The still life items are separated from one another by thin white lines, the white of which is actually the white of the paper; highlights on the items also come from the unpainted paper surface.  Instead of treating the sheet simply as an arena where pigments are arranged, Hannell painted with the paper so that the white becomes a participating color rather than a neutral ground.
    Hannell's limited palette of green, orange, yellow, brown, and gray visually connects the elements in the picture to the point that viewers can see the painting abstractly with ease.  Objects do not proclaim their individual natures or identities but instead relate to one another in a harmonious way, as if they were destined to come together in this painterly, coloristic treatment.  The green mug is every bit as organic in its appearance as the fruits, leaves, and flower that surround it; perhaps this mug was a hand-built and glazed piece that the artist herself created as an unconscious reaction to the uniformity and impersonal perfection of so many manufactured functional vessels.  Like the other still life items, it seems to beckon one's hand to hold it and
appreciate its tactile rewards, brought to the viewer's attention by the visual textures that arise from Hannell's method of applying the paint and letting it speak on its own terms, in its own raw language.

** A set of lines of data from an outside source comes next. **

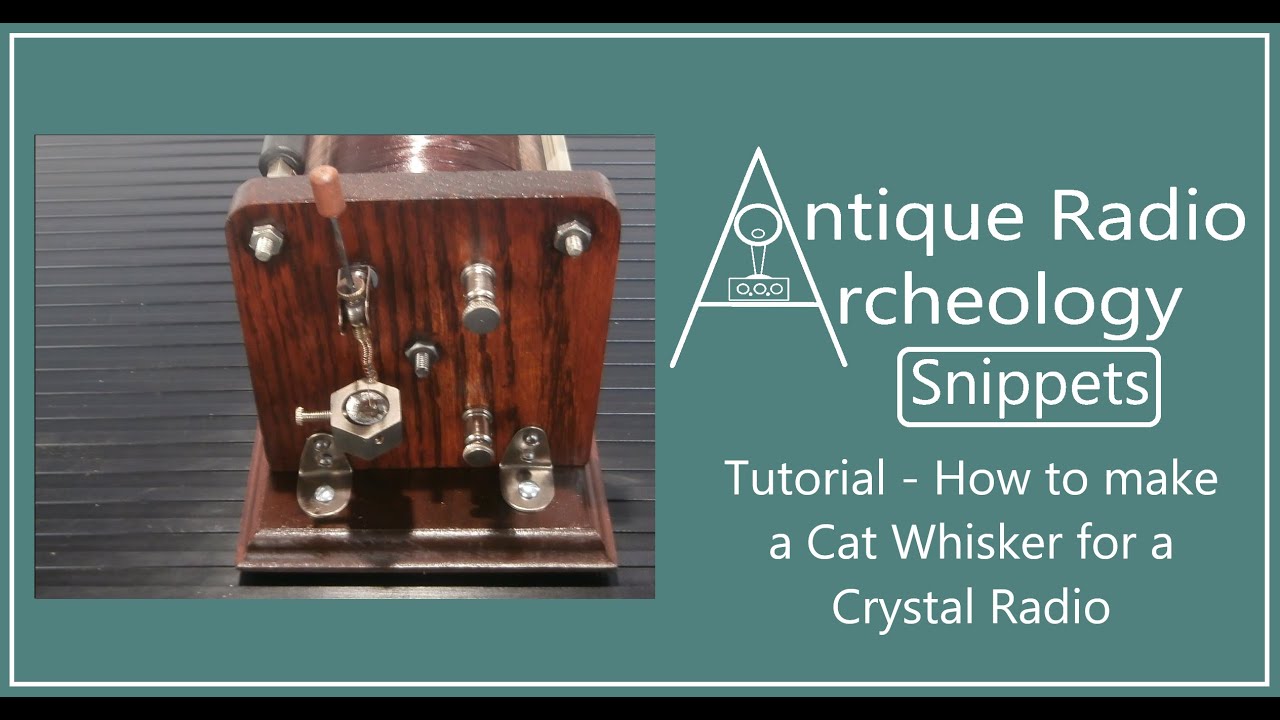 Tutorial - How to make a Cat Whisker for a Crystal Radio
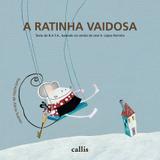 Livro - A ratinha vaidosa
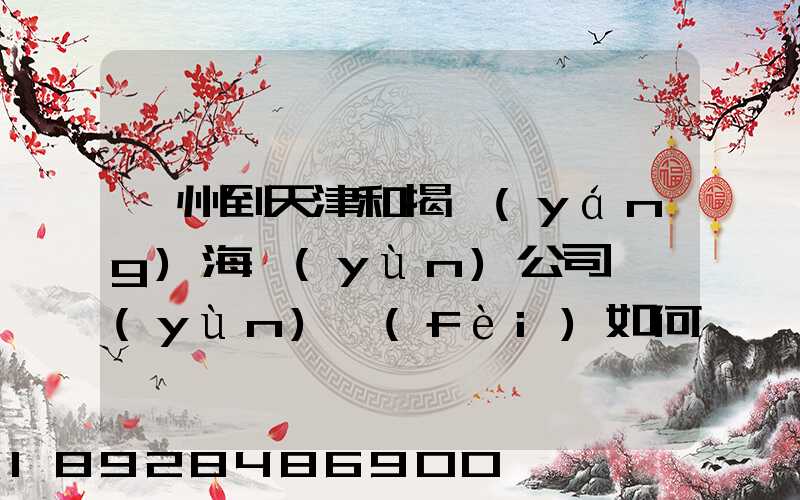 蘇州到天津和揭陽(yáng)海運(yùn)公司,運(yùn)費(fèi)如何計(jì)算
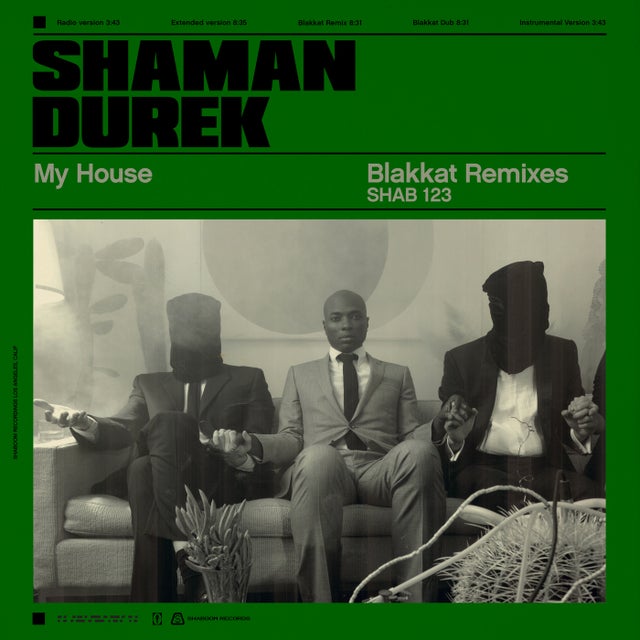 SHAMAN DUREK - MY HOUSE - Eric D Clark "Dance In My House" Remix album art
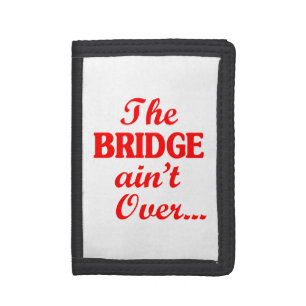 The BRIDGE ain't Over... Tri-fold Wallet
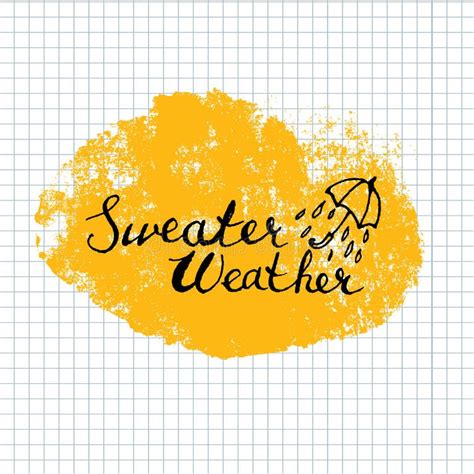 Sweater Weather Lettering Calligraphy Stock Illustrations 165 Sweater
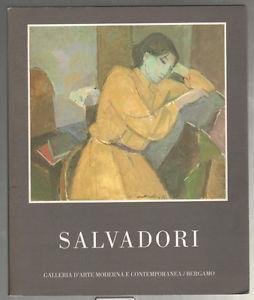 Salvadori. Dipinti e disegni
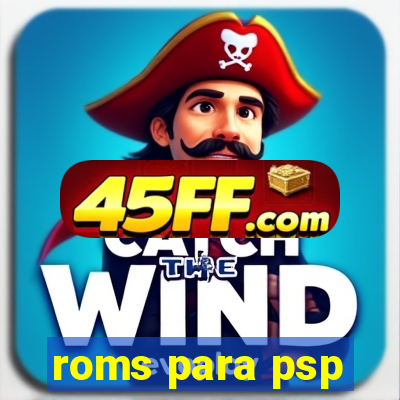 roms para psp
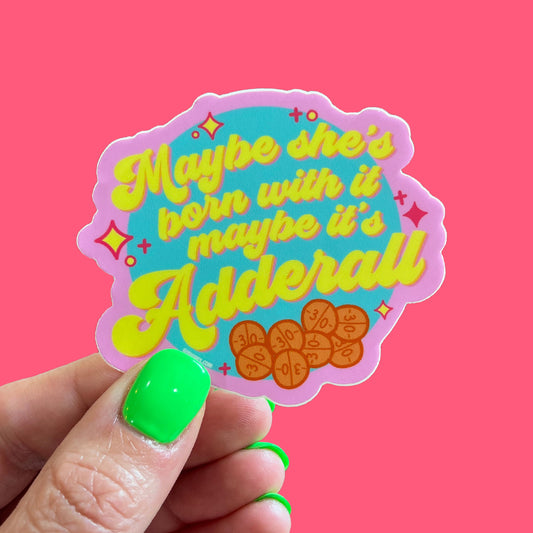 Maybe She's Born With It Maybe It's Adderall Sticker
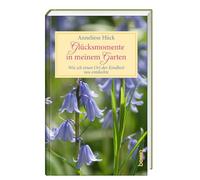 Glücksmomente in meinem Garten: Wie ich einen Ort der Kindheit neu entdeckte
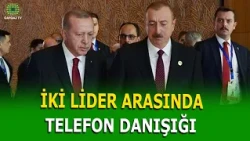 TÜRKİYƏ PREZİDENTİ İLHAM ƏLİYEVƏ ZƏNG ETDİ
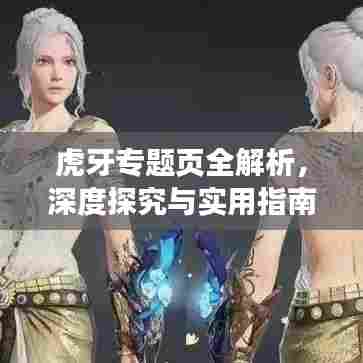 虎牙专题页全解析，深度探究与实用指南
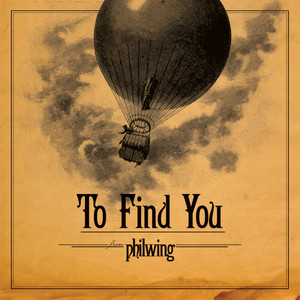 To Find You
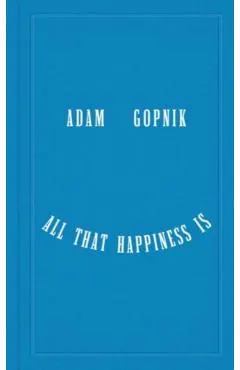 All That Happiness Is: Some Words on What Matters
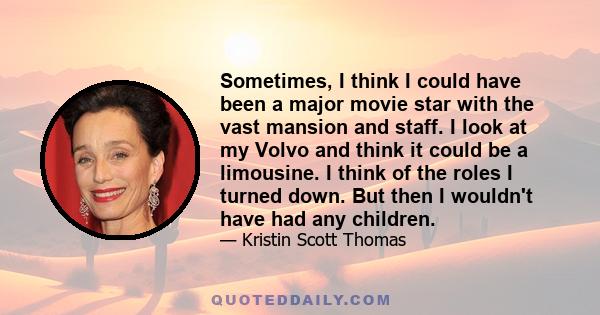 Sometimes, I think I could have been a major movie star with the vast mansion and staff. I look at my Volvo and think it could be a limousine. I think of the roles I turned down. But then I wouldn't have had any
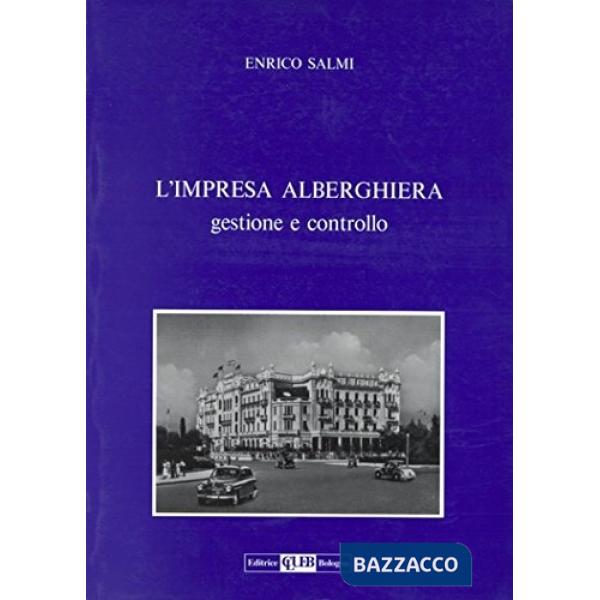 Impresa alberghiera. Gestione e controllo (L')
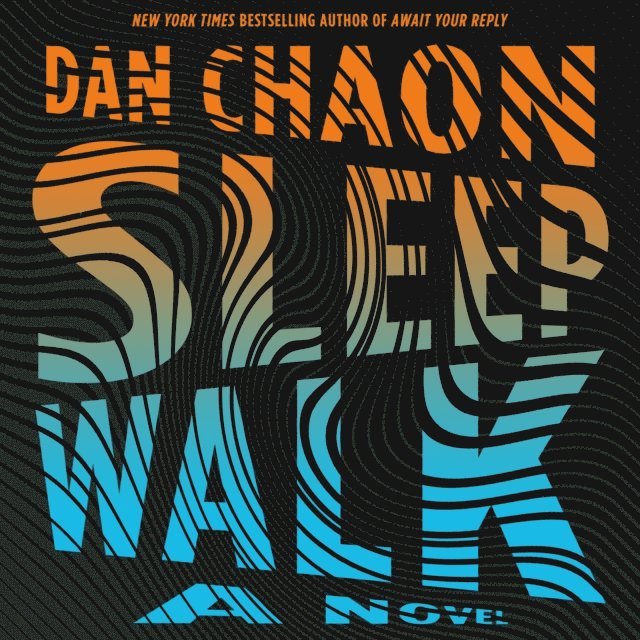 Dan Chaon - Sleepwalk, Ljudbok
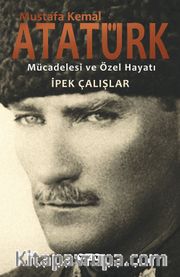 Mustafa Kemal Atatürk <br /> Mücadelesi ve Özel Hayatı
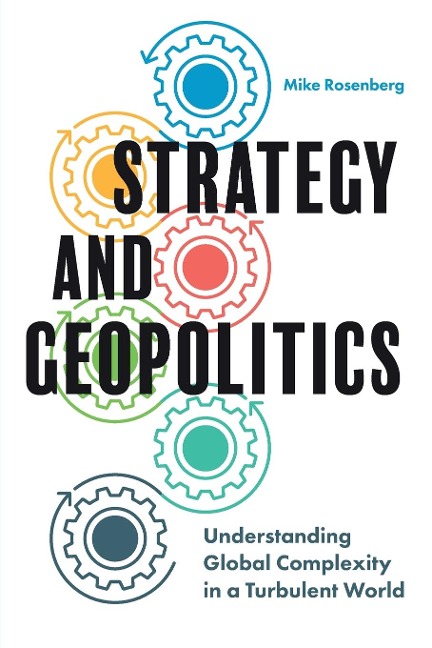 Strategy and Geopolitics: Understanding Global Complexity in a Turbulent World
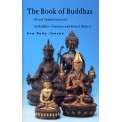 The Book of Buddhas: Ritual Symbolism used on Buddhist Statuary and Buddhist Objects - Eva Rudy Jansen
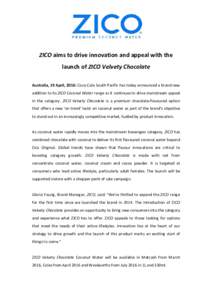 ZICO aims to drive innovation and appeal with the launch of ZICO Velvety Chocolate Australia, 19 April, 2016: Coca-Cola South Pacific has today announced a brand new addition to its ZICO Coconut Water range as it continu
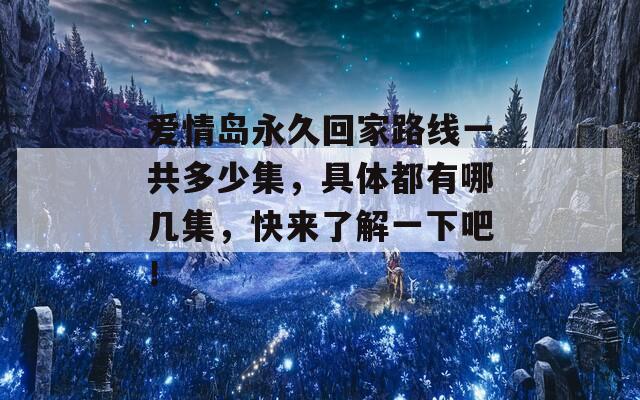 爱情岛永久回家路线一共多少集，具体都有哪几集，快来了解一下吧！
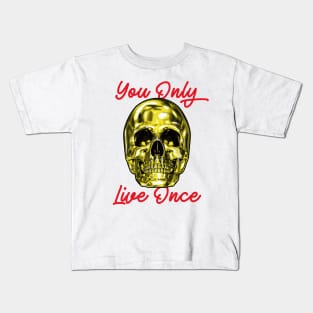 Skull You Only Live Once YOLO Gold Kids T-Shirt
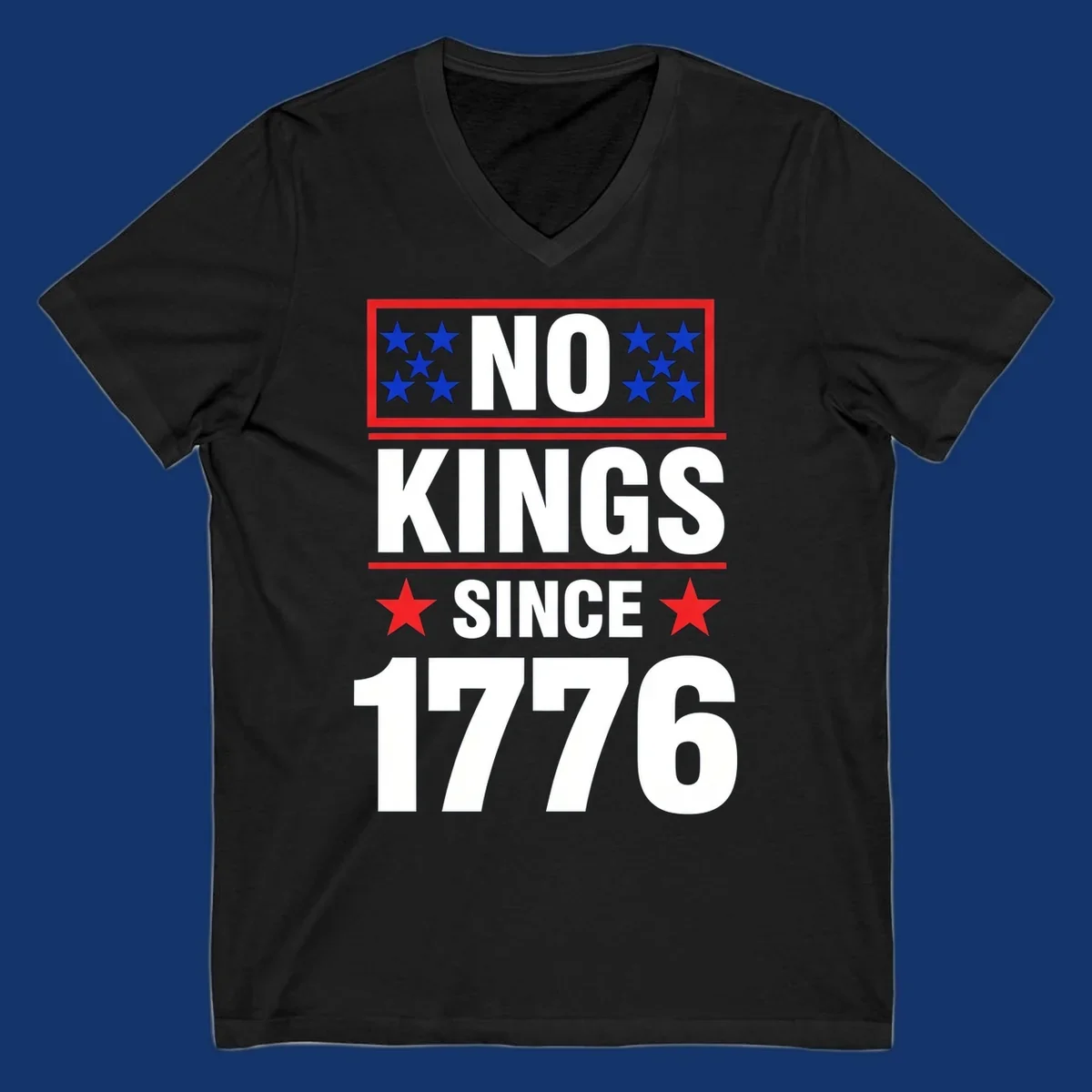 A patriotic design with the text 'NO KINGS SINCE 1776' in white and navy, featuring blue and red stars.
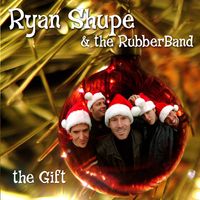 The Gift by Ryan Shupe & the RubberBand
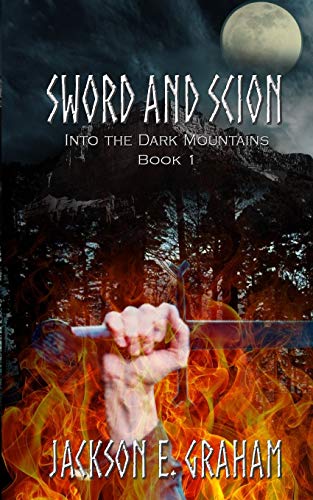 Sword and Scion: Into the Dark Mountains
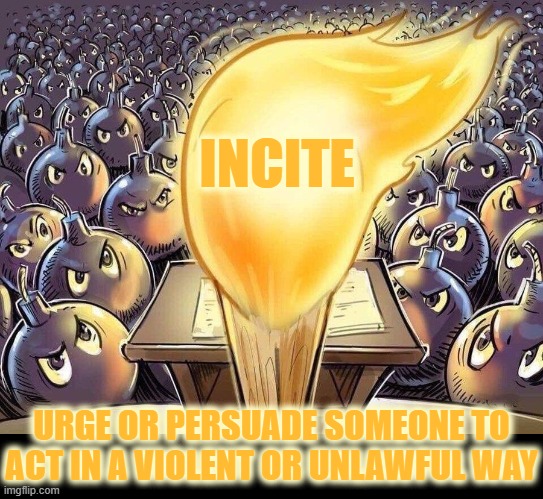 INCITE | INCITE; URGE OR PERSUADE SOMEONE TO ACT IN A VIOLENT OR UNLAWFUL WAY | image tagged in incite,urge,persuade,violent,unlawful,riot | made w/ Imgflip meme maker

    I would like to share a personal experience at this point to close my essay.  When I learned of Hannell's passing, I gave voice to some thoughts going through my mind.  No one heard me, but I suppose I was moved to speak aloud by the strength of my feelings.  "Hazel," I said, "I never had the privilege of meeting you, but I thank you for your example.  Until nearly the end of your long life, you stayed with it.  You kept working, you kept Seeing, and you inspire me to do the same." I intentionally capitalized the word "Seeing" here because I mean for this word to encompass both the eyes and the heart.  A heart-seeing enables an artist, after all, to reach across time and share observations about a mug, a flower, and three pieces of fruit that will stay as forever fresh as the lively surface of this small watercolor in the Brauer Museum's collection.